可能发生的情况是进程 A 中的 fork 调用需要大量 RAM + 交换(如果有)。因此,当您从此进程调用 fork() 时,内核必须为子进程保留足够的 RAM 和交换空间,以便拥有父进程可写私有内存的自己的副本(实际上是写时复制),即堆栈和堆。当您从子进程调用 exec() 时,不再需要该内存,并且您的子进程可以拥有自己的较小的私有工作集。
因此,首先要确保的是,一次没有多个进程处于 fork() 和 exec() 之间的状态。在此状态下,子进程必须拥有其父进程虚拟内存空间的副本。
其次,尝试使用过量使用设置,这将允许内核保留比实际存在更多的内存。这些是 /proc/sys/vm/overcommit*。您可以避免使用过度使用,因为您的子进程只需要额外的虚拟机空间,直到它们调用 exec,并且实际上不应该触及父进程的重复地址空间。

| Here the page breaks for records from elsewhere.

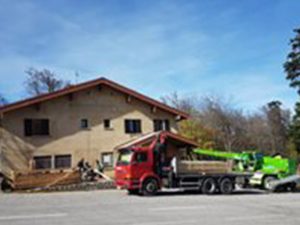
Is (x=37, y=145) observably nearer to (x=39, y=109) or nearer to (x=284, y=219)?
(x=39, y=109)

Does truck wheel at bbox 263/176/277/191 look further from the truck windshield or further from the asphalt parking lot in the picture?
the asphalt parking lot

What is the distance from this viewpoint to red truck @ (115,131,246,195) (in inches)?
1110

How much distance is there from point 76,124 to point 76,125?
0.26ft

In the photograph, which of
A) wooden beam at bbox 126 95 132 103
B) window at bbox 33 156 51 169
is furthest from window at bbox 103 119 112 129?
window at bbox 33 156 51 169

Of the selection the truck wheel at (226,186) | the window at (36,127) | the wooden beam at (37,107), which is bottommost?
the truck wheel at (226,186)

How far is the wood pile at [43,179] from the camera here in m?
33.7

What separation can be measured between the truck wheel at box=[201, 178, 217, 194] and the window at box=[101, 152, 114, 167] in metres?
11.9

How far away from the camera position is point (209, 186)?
30.0 meters

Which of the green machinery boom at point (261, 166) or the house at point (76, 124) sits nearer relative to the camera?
the green machinery boom at point (261, 166)

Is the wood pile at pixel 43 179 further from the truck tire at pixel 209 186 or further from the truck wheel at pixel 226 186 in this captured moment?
the truck wheel at pixel 226 186

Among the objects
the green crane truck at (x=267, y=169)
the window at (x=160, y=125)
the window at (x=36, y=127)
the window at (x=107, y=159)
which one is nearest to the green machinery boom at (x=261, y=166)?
the green crane truck at (x=267, y=169)

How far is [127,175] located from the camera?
28.2 metres

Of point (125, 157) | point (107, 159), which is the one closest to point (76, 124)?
point (107, 159)

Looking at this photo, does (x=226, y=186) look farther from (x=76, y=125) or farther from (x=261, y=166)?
(x=76, y=125)
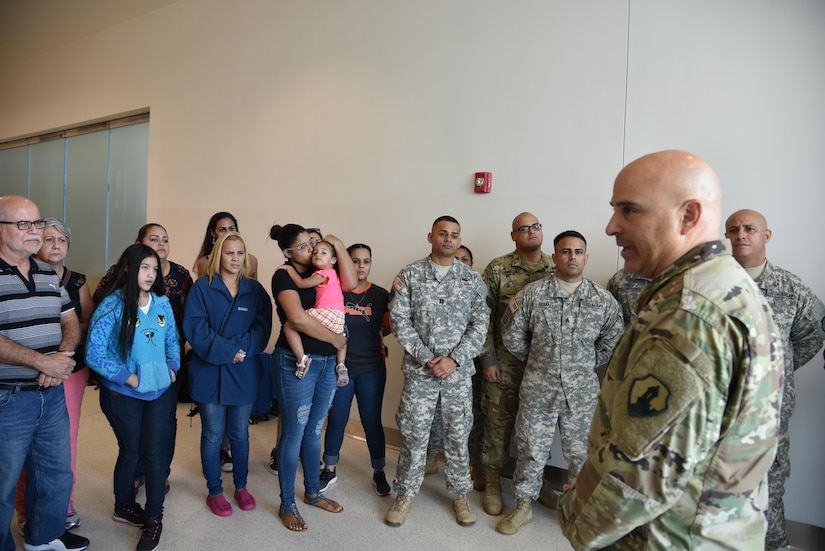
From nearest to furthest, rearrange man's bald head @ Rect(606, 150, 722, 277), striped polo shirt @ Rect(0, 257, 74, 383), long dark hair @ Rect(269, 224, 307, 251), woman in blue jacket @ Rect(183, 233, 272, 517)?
1. man's bald head @ Rect(606, 150, 722, 277)
2. striped polo shirt @ Rect(0, 257, 74, 383)
3. woman in blue jacket @ Rect(183, 233, 272, 517)
4. long dark hair @ Rect(269, 224, 307, 251)

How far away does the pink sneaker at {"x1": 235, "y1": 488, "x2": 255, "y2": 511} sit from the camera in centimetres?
263

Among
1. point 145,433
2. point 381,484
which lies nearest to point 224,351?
point 145,433

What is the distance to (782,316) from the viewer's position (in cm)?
236

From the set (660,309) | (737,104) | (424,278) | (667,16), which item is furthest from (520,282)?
(660,309)

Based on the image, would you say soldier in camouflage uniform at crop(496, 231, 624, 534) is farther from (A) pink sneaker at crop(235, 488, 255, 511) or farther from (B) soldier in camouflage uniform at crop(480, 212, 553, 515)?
(A) pink sneaker at crop(235, 488, 255, 511)

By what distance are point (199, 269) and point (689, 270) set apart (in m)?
2.92

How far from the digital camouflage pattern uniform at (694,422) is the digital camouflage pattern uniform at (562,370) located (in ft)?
5.10

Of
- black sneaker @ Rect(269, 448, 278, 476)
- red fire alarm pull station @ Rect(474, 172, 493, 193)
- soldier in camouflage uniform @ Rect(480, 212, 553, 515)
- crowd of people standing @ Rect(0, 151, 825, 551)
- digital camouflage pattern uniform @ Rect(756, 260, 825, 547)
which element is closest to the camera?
crowd of people standing @ Rect(0, 151, 825, 551)

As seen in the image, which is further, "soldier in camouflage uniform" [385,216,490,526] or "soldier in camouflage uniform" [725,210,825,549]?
"soldier in camouflage uniform" [385,216,490,526]

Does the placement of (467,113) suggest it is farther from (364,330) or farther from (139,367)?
(139,367)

第三,在父进程中,您可以使用共享内存分配最大的块,而不是私有的堆栈或堆。因此,当您分叉时,这些共享内存区域将与子进程共享,而不是重复的写时复制。
What could be happening is that the fork call in process A requires a significant amount of RAM + swap (if any). Thus, when you call fork() from this process the kernel must reserve enough RAM and swap for the child process to have it's own copy (copy-on-write, actually) of the parent process's writable private memory, namely it's stack and heap. When you call exec() from the child process, that memory is no longer needed and your child process can have it's own, smaller private working set.
So, first thing to make sure is that you don't have more than one process at a time in the state between fork() and exec(). During this state is where the child process must have a duplicate of it's parent process virtual memory space.
Second, try using the overcommit settings which will allow the kernel to reserve more memory than actually exists. These are /proc/sys/vm/overcommit*. You can get away with using overcommit because your child processes only need the extra VM space until they call exec, and shouldn't actually touch the duplicated address space of the parent process.
Third, in your parent process you can allocate the largest blocks using shared memory, rather than the stack or heap, which are private. Thus, when you fork, those shared memory regions will be shared with the child process rather than duplicated copy-on-write.